The records:
*-*-*

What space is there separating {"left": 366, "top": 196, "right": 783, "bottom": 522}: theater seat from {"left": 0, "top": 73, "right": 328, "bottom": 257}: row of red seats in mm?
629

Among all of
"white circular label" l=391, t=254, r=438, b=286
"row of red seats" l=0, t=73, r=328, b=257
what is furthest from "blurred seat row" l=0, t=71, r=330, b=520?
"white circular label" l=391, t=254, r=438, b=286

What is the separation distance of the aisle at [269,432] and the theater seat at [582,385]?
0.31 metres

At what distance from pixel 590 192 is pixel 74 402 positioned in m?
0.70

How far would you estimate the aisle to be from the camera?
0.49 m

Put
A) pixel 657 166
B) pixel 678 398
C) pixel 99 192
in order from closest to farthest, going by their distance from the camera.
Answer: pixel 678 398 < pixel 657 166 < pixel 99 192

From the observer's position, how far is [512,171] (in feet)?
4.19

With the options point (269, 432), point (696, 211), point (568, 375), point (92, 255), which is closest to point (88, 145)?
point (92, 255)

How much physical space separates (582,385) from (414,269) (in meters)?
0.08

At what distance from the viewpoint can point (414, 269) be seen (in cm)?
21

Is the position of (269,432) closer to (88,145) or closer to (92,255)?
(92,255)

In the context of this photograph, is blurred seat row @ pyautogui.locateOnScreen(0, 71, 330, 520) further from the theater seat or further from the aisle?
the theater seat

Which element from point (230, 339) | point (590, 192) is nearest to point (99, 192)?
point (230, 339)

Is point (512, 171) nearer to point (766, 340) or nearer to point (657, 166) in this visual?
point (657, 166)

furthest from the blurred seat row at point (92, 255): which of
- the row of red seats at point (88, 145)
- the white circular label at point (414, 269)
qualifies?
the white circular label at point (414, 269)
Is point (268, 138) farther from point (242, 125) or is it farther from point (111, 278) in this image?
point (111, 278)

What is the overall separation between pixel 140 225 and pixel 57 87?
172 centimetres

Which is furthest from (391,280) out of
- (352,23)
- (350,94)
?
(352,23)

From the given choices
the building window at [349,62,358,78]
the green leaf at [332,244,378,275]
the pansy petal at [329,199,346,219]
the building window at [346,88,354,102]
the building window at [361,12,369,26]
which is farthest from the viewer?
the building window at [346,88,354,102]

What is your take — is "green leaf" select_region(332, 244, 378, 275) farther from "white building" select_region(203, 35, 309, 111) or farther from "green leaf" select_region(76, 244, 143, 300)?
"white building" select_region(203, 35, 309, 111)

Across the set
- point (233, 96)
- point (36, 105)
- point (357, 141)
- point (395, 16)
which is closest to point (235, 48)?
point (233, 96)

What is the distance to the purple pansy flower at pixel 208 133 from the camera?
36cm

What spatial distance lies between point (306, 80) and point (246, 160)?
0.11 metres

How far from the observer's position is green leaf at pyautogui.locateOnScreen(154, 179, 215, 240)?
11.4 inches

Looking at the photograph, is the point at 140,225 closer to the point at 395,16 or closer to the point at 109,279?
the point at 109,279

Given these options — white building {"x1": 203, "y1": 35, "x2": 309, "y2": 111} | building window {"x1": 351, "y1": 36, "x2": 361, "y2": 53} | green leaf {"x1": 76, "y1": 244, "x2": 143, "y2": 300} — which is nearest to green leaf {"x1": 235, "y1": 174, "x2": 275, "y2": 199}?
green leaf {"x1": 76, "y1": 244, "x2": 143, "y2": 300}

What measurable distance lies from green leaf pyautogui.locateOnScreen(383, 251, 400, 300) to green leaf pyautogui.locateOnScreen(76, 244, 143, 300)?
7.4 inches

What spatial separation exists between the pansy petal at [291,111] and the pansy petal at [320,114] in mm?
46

*-*-*

Reproduce every record above exactly as it appears.

Answer to the task:
What space is there separating {"left": 366, "top": 196, "right": 783, "bottom": 522}: theater seat from {"left": 0, "top": 73, "right": 328, "bottom": 257}: row of red seats in mm?
629

Among all of
"white circular label" l=391, t=254, r=438, b=286
"row of red seats" l=0, t=73, r=328, b=257
what is furthest from "blurred seat row" l=0, t=71, r=330, b=520?
"white circular label" l=391, t=254, r=438, b=286

What is the separation distance of the aisle at [269,432] and the theater seat at [582,385]?
0.31 metres

At what distance from pixel 590 192 is pixel 74 402 positioned in m?
0.70

How far would you estimate the aisle to be from the camera?
0.49 m

Put
A) pixel 657 166
B) pixel 678 398
C) pixel 99 192
in order from closest to farthest, going by their distance from the camera.
Answer: pixel 678 398 < pixel 657 166 < pixel 99 192

From the observer's position, how far is [512,171] (in feet)?
4.19

With the options point (269, 432), point (696, 211), point (568, 375), point (92, 255), which is closest to point (88, 145)?
point (92, 255)

How much physical space separates (582,385) from (414,269) (in meters)?
0.08

At what distance from the viewpoint can point (414, 269) be seen (in cm)?
21

Is the position of (269,432) closer to (88,145) or closer to (92,255)?
(92,255)

In the context of this photograph, is blurred seat row @ pyautogui.locateOnScreen(0, 71, 330, 520) further from the theater seat or further from the aisle?
the theater seat

Which element from point (230, 339) | point (590, 192) is nearest to point (99, 192)?
point (230, 339)

Is point (512, 171) nearer to point (766, 340) or nearer to point (657, 166) in this visual?
point (657, 166)

furthest from the blurred seat row at point (92, 255): which of
- the row of red seats at point (88, 145)
- the white circular label at point (414, 269)
qualifies?
the white circular label at point (414, 269)
Is point (268, 138) farther from point (242, 125) or is it farther from point (111, 278) in this image?
point (111, 278)

What is the overall separation between pixel 140 225 and pixel 57 87?
172 centimetres

Which is furthest from (391,280) out of
- (352,23)
- (350,94)
?
(352,23)

From the given choices
the building window at [349,62,358,78]
the green leaf at [332,244,378,275]
the pansy petal at [329,199,346,219]
the building window at [346,88,354,102]
the building window at [361,12,369,26]
which is farthest from the viewer?
the building window at [346,88,354,102]

What is your take — is "green leaf" select_region(332, 244, 378, 275) farther from "white building" select_region(203, 35, 309, 111) or farther from "green leaf" select_region(76, 244, 143, 300)?
"white building" select_region(203, 35, 309, 111)

Across the set
- point (233, 96)
- point (36, 105)
- point (357, 141)
- point (395, 16)
which is closest to point (235, 48)?
point (233, 96)

What is the distance to the purple pansy flower at pixel 208 133 from the camera?
36cm

What spatial distance lies between point (306, 80) and point (246, 160)?
0.11 metres

How far from the observer's position is green leaf at pyautogui.locateOnScreen(154, 179, 215, 240)?
11.4 inches

Looking at the photograph, is the point at 140,225 closer to the point at 395,16 or closer to the point at 109,279?
the point at 109,279

Given these options — white building {"x1": 203, "y1": 35, "x2": 309, "y2": 111} | building window {"x1": 351, "y1": 36, "x2": 361, "y2": 53} | green leaf {"x1": 76, "y1": 244, "x2": 143, "y2": 300} — which is nearest to green leaf {"x1": 235, "y1": 174, "x2": 275, "y2": 199}?
green leaf {"x1": 76, "y1": 244, "x2": 143, "y2": 300}

What measurable distance lies from green leaf pyautogui.locateOnScreen(383, 251, 400, 300) to green leaf pyautogui.locateOnScreen(76, 244, 143, 300)?
7.4 inches

What spatial separation exists between the pansy petal at [291,111] and the pansy petal at [320,114] in mm?
46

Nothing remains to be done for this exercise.